问题
I process XML files using SAX :
XMLReader reader = XMLReaderFactory.createXMLReader("org.apache.xerces.parsers.SAXParser");
reader.setFeature("http://xml.org/sax/features/validation", Boolean.TRUE);
reader.setFeature("http://apache.org/xml/features/validation/schema", Boolean.TRUE);
I load a grammar (XSD) and set it to the reader.
reader.setProperty("http://apache.org/xml/properties/internal/grammar-pool", grammarPool);
The grammar contains defaultValue for some optional attribute of some element. Those attributes having default value are passed with this value to the startElement(ContentHandler#startElement)) method from my handler even if they are not present in the source XML. Could I somehow verify whether the attribute is present in XML ?
回答1:
A SAX2 parser that reports the feature flag http://xml.org/sax/features/use-attributes2
as true
will provide instances of the Attributes2 interface to the Attributes argument of ContentHandler#startElement(String uri, String localName, String qName, Attributes atts)
. This extended interface provides, among others, the methods isSpecified(int index)
and isSpecified(String qName)
, which test true
if the attribute was specified in the document, or false
if the value is defaulted through the DTD or schema.
An use case I found was to transduce from XHTML 4.01 Transitional to (X)HTML5 in an EPUB 3.0.1 pipeline. One snag I hit was that the Transitional DTD has the <br>
element default the attribute clear
to none
; this attribute is invalid in HTML5. In order to avoid manually filtering all invalidated attributes in HTML5, I rebuild an Attributes
by filtering defaulted attributes as follows:
public static Attributes filterDefaults(Attributes attributes) {
// Either test the feature flag, or do an instance test
Attributes2 attrs = (Attributes2) attributes;
Attributes2Impl newAttrs = new Attributes2Impl();
for (int i = 0; i < attrs.getLength(); i++) {
if (attrs.isSpecified(i)) {
final String qName = attrs.getQName(i);
final String type = attrs.getType(i);
final String value = attrs.getValue(i);
newAttrs.addAttribute(null, null, qName, type, value);
}
}
return newAttrs;
}
The XMLReader
should be set up to validate both the DTD or schema and the input XML, more or less as follows:
/**
* @see "https://xerces.apache.org/xerces2-j/features.html"
*/
private XMLReader buildParser(SAXParserFactory parserFactory) throws SAXException {
try {
final SAXParser parser = parserFactory.newSAXParser();
final XMLReader reader = parser.getXMLReader();
if (!reader.getFeature("http://xml.org/sax/features/use-attributes2"))
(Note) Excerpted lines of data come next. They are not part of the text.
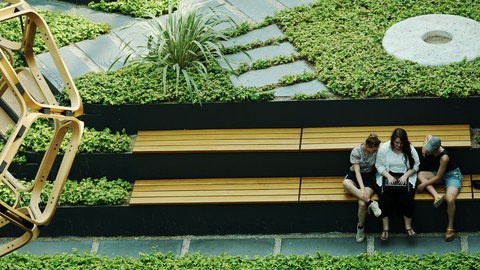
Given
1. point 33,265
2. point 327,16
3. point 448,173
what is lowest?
point 33,265

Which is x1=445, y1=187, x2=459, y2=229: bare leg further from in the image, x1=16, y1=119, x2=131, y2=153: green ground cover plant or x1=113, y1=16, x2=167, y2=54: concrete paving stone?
x1=113, y1=16, x2=167, y2=54: concrete paving stone

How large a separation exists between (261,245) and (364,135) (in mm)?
1566

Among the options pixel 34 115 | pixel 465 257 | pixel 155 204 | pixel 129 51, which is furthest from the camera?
pixel 129 51

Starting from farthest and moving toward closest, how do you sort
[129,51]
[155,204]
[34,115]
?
[129,51], [155,204], [34,115]

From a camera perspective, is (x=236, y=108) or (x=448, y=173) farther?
(x=236, y=108)

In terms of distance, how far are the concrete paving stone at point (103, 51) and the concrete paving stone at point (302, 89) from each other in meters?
1.92

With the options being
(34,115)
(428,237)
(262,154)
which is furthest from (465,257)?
(34,115)

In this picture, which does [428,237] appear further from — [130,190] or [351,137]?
[130,190]

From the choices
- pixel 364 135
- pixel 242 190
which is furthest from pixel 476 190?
pixel 242 190

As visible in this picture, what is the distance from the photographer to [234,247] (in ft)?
33.3

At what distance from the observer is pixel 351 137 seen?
404 inches

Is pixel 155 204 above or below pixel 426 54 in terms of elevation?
below

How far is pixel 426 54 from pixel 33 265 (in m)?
4.71

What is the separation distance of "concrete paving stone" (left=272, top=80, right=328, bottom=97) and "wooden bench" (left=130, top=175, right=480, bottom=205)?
91 centimetres
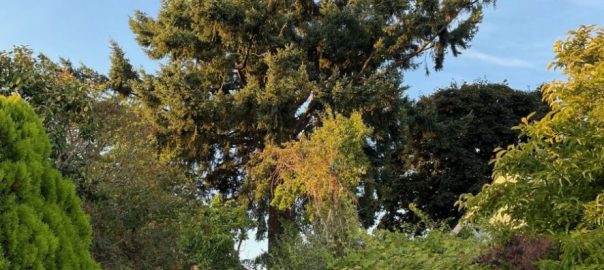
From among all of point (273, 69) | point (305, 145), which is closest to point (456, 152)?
point (273, 69)

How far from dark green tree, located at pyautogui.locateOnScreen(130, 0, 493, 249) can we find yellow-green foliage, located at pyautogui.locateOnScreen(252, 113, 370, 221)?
2.00 meters

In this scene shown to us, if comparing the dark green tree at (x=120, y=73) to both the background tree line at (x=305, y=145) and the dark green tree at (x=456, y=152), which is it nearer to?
the background tree line at (x=305, y=145)

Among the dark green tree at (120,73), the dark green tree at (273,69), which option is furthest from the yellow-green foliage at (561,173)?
the dark green tree at (120,73)

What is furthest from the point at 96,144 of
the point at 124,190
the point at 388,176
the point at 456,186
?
the point at 456,186

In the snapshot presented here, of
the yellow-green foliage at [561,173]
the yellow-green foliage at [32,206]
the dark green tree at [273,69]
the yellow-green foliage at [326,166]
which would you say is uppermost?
the dark green tree at [273,69]

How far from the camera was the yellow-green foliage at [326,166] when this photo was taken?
40.3 feet

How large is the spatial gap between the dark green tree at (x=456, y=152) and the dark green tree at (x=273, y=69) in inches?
157

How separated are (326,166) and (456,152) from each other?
11.9m

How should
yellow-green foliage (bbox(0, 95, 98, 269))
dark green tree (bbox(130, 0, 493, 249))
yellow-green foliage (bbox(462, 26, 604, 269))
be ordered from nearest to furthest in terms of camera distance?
yellow-green foliage (bbox(0, 95, 98, 269)), yellow-green foliage (bbox(462, 26, 604, 269)), dark green tree (bbox(130, 0, 493, 249))

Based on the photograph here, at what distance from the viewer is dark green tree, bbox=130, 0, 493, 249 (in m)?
16.3

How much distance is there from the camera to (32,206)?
4.27m

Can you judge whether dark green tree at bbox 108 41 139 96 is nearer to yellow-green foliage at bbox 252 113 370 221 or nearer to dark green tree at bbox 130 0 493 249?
dark green tree at bbox 130 0 493 249

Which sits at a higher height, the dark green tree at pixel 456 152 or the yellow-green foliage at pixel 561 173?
the dark green tree at pixel 456 152

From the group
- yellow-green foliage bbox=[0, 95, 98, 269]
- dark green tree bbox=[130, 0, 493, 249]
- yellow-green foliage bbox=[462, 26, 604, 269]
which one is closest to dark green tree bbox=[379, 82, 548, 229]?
dark green tree bbox=[130, 0, 493, 249]
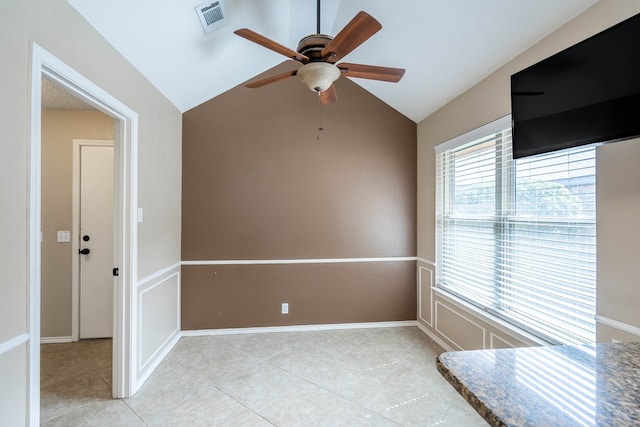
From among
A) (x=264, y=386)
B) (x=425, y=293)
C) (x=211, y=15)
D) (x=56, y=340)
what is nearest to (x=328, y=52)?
(x=211, y=15)

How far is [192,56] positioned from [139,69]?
0.45 m

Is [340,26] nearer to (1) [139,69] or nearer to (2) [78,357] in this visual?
(1) [139,69]

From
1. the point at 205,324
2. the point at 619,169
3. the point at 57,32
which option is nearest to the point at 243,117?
the point at 57,32

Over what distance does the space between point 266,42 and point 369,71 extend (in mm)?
728

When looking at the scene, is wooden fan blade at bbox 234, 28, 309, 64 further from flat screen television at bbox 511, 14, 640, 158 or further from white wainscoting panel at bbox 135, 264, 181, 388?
white wainscoting panel at bbox 135, 264, 181, 388

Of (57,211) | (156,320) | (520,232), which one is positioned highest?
(57,211)

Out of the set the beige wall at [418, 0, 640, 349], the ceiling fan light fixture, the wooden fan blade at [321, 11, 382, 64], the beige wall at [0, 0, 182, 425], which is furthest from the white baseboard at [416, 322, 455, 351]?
the beige wall at [0, 0, 182, 425]

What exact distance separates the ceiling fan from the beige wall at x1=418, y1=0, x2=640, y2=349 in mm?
886

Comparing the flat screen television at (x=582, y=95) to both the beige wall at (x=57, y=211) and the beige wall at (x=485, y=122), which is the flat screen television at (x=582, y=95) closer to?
the beige wall at (x=485, y=122)

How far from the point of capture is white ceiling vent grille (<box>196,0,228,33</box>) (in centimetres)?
208

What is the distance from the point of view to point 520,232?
2148mm

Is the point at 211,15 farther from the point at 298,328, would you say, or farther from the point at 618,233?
the point at 298,328

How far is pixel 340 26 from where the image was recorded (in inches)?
→ 110

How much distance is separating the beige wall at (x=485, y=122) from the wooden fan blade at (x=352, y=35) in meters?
1.19
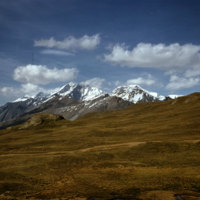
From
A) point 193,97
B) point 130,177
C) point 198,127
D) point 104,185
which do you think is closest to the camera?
point 104,185

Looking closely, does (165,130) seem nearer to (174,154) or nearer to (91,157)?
(174,154)

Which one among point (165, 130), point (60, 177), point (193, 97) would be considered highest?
point (193, 97)

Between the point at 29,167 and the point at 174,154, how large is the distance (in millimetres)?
28296

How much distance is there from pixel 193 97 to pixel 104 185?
12896cm

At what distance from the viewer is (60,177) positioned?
33.4 m

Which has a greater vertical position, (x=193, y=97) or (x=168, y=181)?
Result: (x=193, y=97)

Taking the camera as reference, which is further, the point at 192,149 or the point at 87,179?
the point at 192,149

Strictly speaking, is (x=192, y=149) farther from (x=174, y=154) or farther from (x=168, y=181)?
(x=168, y=181)

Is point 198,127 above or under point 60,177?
above

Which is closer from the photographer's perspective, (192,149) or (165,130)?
(192,149)

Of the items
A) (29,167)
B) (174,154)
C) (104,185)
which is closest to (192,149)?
(174,154)

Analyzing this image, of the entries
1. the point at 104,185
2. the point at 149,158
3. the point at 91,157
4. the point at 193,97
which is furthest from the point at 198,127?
the point at 193,97

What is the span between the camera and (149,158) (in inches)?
1646

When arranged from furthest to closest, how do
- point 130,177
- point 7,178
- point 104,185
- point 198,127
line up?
point 198,127
point 7,178
point 130,177
point 104,185
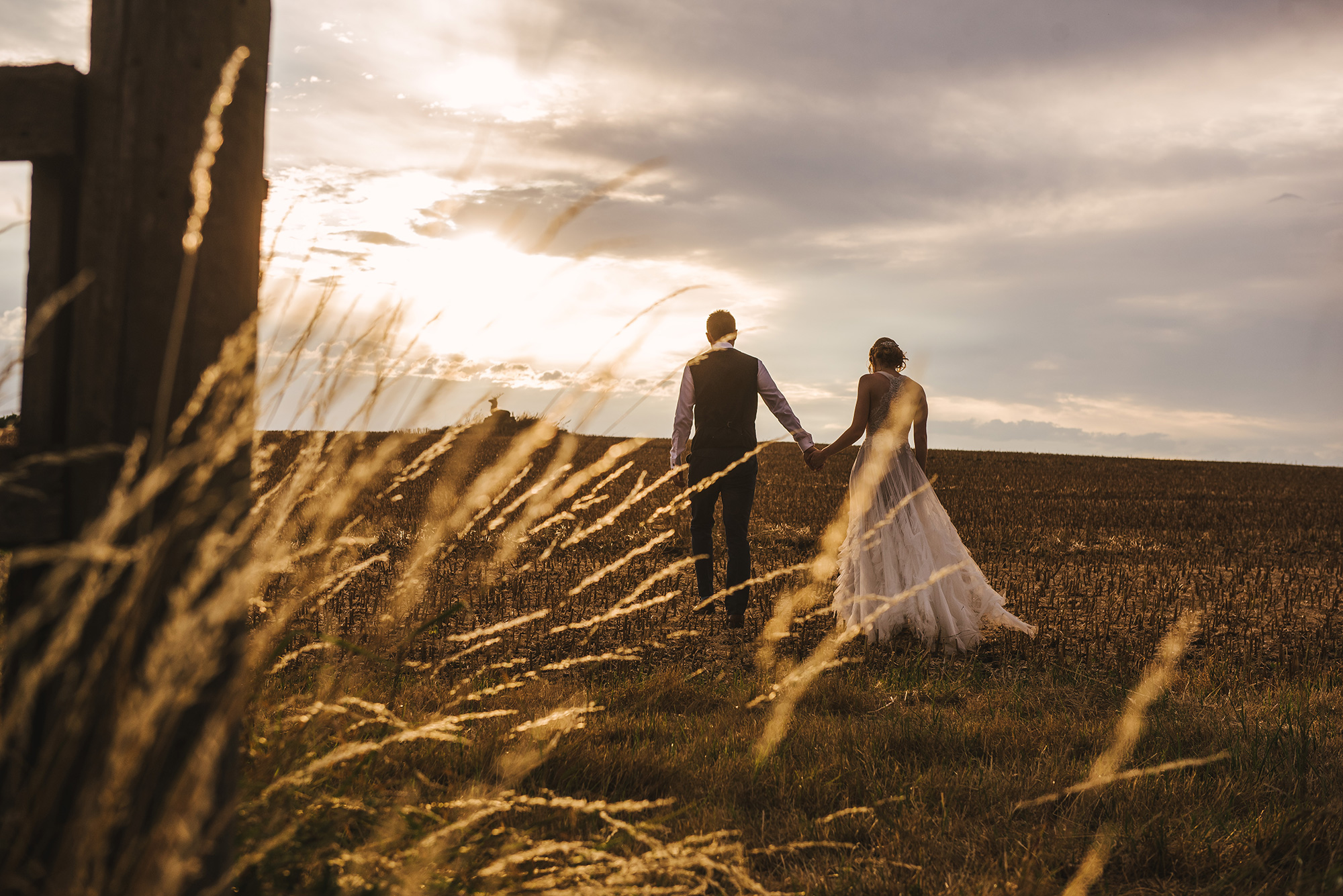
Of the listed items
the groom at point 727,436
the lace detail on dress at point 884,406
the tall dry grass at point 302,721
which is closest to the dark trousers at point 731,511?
the groom at point 727,436

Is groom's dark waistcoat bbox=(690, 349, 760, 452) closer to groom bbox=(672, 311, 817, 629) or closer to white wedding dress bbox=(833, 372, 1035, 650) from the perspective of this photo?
groom bbox=(672, 311, 817, 629)

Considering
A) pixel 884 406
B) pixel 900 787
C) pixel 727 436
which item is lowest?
pixel 900 787

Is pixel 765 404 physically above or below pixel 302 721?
above

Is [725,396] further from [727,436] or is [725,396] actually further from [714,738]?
[714,738]

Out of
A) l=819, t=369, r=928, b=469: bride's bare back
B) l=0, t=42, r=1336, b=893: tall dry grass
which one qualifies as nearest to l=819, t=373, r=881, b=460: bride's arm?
l=819, t=369, r=928, b=469: bride's bare back

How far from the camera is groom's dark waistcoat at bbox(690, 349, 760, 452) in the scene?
588 centimetres

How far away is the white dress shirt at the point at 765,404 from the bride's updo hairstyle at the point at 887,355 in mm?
753

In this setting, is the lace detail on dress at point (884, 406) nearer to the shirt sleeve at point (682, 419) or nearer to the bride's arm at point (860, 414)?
the bride's arm at point (860, 414)

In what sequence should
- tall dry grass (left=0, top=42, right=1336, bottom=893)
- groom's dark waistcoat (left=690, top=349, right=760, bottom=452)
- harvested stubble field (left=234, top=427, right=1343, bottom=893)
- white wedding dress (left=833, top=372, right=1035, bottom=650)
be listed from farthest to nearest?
groom's dark waistcoat (left=690, top=349, right=760, bottom=452), white wedding dress (left=833, top=372, right=1035, bottom=650), harvested stubble field (left=234, top=427, right=1343, bottom=893), tall dry grass (left=0, top=42, right=1336, bottom=893)

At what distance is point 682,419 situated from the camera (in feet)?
20.3

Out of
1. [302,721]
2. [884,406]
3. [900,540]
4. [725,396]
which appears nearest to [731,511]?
[725,396]

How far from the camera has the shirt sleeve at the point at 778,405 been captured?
6027 millimetres

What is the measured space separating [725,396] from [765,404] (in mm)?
555

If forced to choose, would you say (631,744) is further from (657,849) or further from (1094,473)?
(1094,473)
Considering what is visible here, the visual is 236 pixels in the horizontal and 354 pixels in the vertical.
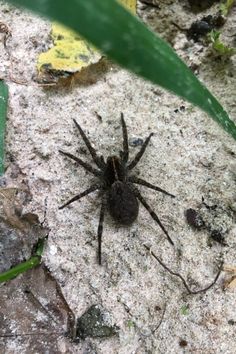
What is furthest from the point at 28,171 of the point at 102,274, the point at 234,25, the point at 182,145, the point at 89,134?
the point at 234,25

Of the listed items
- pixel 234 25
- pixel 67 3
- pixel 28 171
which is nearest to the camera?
pixel 67 3

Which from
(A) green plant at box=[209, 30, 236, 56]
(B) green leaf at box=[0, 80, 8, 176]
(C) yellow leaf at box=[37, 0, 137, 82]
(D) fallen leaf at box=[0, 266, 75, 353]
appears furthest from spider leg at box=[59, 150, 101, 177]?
(A) green plant at box=[209, 30, 236, 56]

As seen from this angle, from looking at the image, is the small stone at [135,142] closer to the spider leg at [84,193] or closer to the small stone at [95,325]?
the spider leg at [84,193]

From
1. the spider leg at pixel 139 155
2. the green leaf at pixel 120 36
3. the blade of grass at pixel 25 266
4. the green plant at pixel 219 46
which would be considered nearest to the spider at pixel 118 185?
the spider leg at pixel 139 155

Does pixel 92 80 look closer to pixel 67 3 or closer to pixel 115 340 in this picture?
pixel 115 340

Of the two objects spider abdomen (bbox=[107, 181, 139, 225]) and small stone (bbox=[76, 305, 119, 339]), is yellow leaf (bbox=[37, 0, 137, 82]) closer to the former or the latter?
spider abdomen (bbox=[107, 181, 139, 225])

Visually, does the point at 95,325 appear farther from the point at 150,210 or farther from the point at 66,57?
the point at 66,57

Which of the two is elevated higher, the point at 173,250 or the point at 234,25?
the point at 234,25

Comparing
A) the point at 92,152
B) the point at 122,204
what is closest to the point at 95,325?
the point at 122,204
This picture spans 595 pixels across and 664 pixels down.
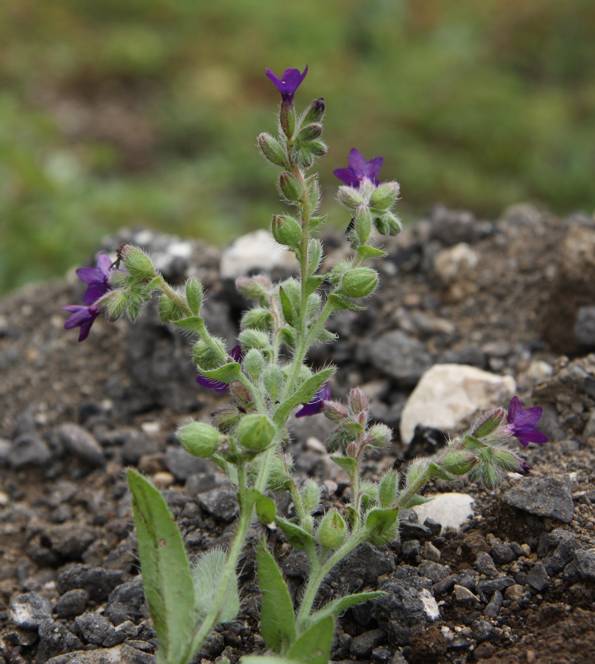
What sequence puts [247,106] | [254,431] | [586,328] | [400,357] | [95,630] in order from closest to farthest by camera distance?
[254,431]
[95,630]
[586,328]
[400,357]
[247,106]

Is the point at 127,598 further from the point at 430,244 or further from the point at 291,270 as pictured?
the point at 430,244

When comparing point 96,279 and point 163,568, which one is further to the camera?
point 96,279

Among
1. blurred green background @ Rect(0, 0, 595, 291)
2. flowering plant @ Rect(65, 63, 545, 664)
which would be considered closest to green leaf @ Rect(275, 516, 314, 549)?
flowering plant @ Rect(65, 63, 545, 664)

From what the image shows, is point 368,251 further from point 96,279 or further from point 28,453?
point 28,453

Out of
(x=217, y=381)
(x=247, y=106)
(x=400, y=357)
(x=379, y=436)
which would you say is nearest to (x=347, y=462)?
(x=379, y=436)

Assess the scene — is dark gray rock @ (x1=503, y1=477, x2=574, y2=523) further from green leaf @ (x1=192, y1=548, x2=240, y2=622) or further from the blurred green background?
the blurred green background

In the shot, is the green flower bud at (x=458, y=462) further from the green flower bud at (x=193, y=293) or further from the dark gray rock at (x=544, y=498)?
the green flower bud at (x=193, y=293)
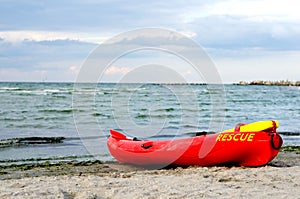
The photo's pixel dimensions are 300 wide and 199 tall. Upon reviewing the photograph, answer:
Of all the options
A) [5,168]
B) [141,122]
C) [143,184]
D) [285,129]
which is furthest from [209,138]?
[141,122]

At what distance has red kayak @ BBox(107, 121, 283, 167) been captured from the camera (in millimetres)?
6680

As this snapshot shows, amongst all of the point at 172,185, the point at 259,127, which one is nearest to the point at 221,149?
the point at 259,127

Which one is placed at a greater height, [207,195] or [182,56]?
[182,56]

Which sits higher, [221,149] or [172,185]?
[221,149]

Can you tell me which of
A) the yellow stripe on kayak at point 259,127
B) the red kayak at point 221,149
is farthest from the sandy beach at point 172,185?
the yellow stripe on kayak at point 259,127

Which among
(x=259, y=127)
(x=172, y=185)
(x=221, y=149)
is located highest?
(x=259, y=127)

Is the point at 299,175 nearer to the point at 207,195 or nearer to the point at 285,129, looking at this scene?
the point at 207,195

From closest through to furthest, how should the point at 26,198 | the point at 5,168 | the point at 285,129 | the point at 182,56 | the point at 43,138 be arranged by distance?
the point at 26,198, the point at 5,168, the point at 182,56, the point at 43,138, the point at 285,129

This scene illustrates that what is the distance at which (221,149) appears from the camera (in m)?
6.87

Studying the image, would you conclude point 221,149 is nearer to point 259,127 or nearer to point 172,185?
point 259,127

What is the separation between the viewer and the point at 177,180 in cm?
565

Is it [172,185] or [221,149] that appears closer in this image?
[172,185]

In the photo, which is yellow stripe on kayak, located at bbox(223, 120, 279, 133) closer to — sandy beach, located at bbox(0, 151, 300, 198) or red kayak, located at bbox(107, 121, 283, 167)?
red kayak, located at bbox(107, 121, 283, 167)

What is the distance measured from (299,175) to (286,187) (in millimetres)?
839
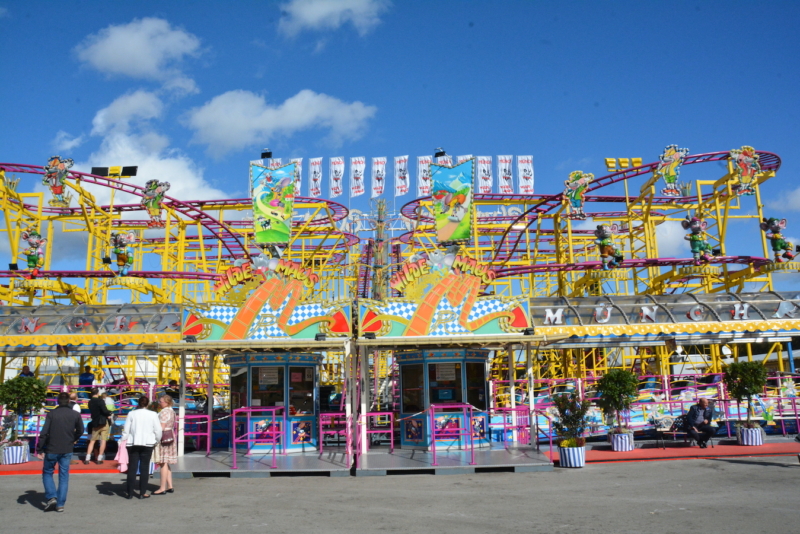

throw new SAXException("SAX2 parser with Attributes2 required");
// Set your callback instances here
reader.setEntityResolver(/*...*/);
reader.setErrorHandler(/*...*/);
reader.setContentHandler(/*...*/);
reader.setProperty("http://xml.org/sax/properties/lexical-handler", /*...*/);
reader.setFeature("http://xml.org/sax/features/namespaces", true);
reader.setFeature("http://xml.org/sax/features/validation", true);
reader.setFeature("http://apache.org/xml/features/validation/schema", true);
return reader;
} catch (ParserConfigurationException e) {
throw new SAXException("Can't build parser", e);
}
}
回答2:
That's how default values for attributes are supposed to work. If you need to distinguish the two cases (defaulted vs. explicitly specified but with the default value) then you'll have to remove the default from the schema and apply it at the code level instead.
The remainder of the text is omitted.